Farm Safety: In Their Hands, On Their Minds

Universities are sometimes said to emphasize theory over practice. But when it comes to farm safety, agricultural diploma program students at the University of Manitoba get both.

When these students reconvene for class at the University of Manitoba this week, farm safety will be on their minds and in their curriculum. Thanks to advances being made there through an initiative called the Farm Safety Project, aggie students are getting a chance to talk over farm safety issues, learn about best practices, and take it all back to the farm through a course called Intro to Farm Safety.

The project was launched in 2013 with a grant from the Research and Innovation Program of Worker’s Compensation Board of Manitoba. The idea was to raise the bar on farm safety understanding, bridge the gap between legislation and on-farm adoption and drive home the idea that farm safety is not a penalty or a task, it’s a mindset, part of farm management itself.

Farm_Safety_Team

Farm Safety Project Team (L to R): Alysa McIntosh, Thea Green and Colin Penner. Photo via the University of Manitoba

One of my favourite aspects of the project is that it’s staffed by three recent diploma program graduates, Thea Green, Alysa McIntosh and Colin Penner. They co-teach the curriculum, are passionate about the project and, as they say, certainly have some of their own skin the game.

For example, Alysa, whom I met at a leadership meeting sponsored by the Manitoba Canola Growers Association in December, is part of the fifth generation of her family potato farm, Mid-Man Farms, located near Carberry. She works with the U of M farm safety program three days a week, and farms with her family the rest of the time.

When she was 16 years old, she sustained a sports injury, and couldn’t perform much physical farm work like she normally did. So, with her parents’ encouragement, she assumed the role of farm safety officer for the family farm.

At about the same time, the province had targeted potato farms, with their large number of seasonal workers, as a testing ground for new farm safety programs. Alysa worked with Morag Majerison from SAFE Work MB on a farm safety program for Mid-Man that’s still in use today. It included a look at physical hazards on the farm and job hazard analysis, safe work procedures, emergency procedures and more.

Alysa says the hardest part about teaching farm safety is knowing where to start.
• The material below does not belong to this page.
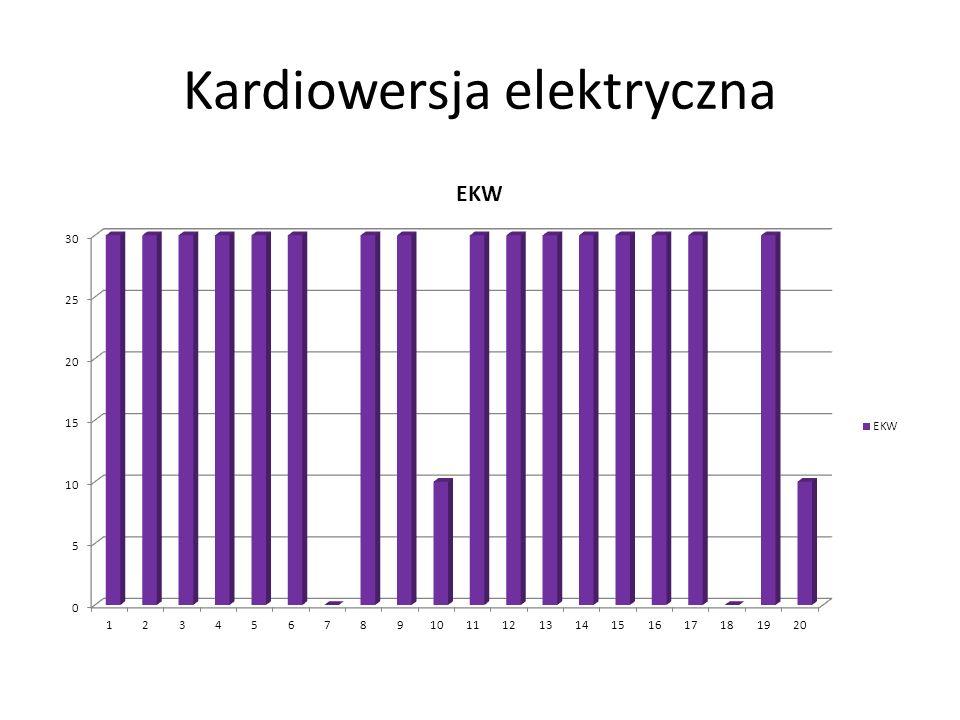 Kardiowersja elektryczna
So in the classroom, she and the other instructors start by talking. “We need significant classroom time to build a basic understanding of how workplace safety and health applies to Manitoba farms, and why we make the choices we do in completing farm work,” she says.

And coming from a farm, the instructors know farm safety is a touchy, complicated subject that can’t be strictly taught, or learned, from a manual.

“Effective farm safety interventions depend on changing behaviours and beliefs, not just providing information and improving awareness,” says Alysa. “Only through changing on-farm decision-making and behaviours can we expect to see a decrease in injury and fatality statistics in this sector, and we know successful knowledge transfer is crucial to this.”

Manitoba farm safety training

Farm safety training at the University of Manitoba.

About 140 students have now completed the course. The project leaders have also provided tractor training to select U of M staffers and producers, through funding provided by the Canadian Agricultural Safety Association and Farm Credit Canada. As well, they’ve waded into the farm community and offered three producer workshops in Winnipeg, Brandon and Dauphin, reaching 75 farmers. There, they talked about how Workplace Safety and Health legislation applies to farms, as well as how to identify and mitigate hazards in the farm workplace.

Alysa says she and the other project organizers feel like they’re making progress.

“It’s so cool to see farmers who, five years ago, were asking workplace health and safety officers to leave the yard, and now they’re joining the conversation, lending ideas, showing their employees how important they are to them and their farming operation.”

Up next for the team: Embedding farm safety into all aspects of the curriculum, just like it is on the farm, and not just making it a stand alone course. Good move. Great program.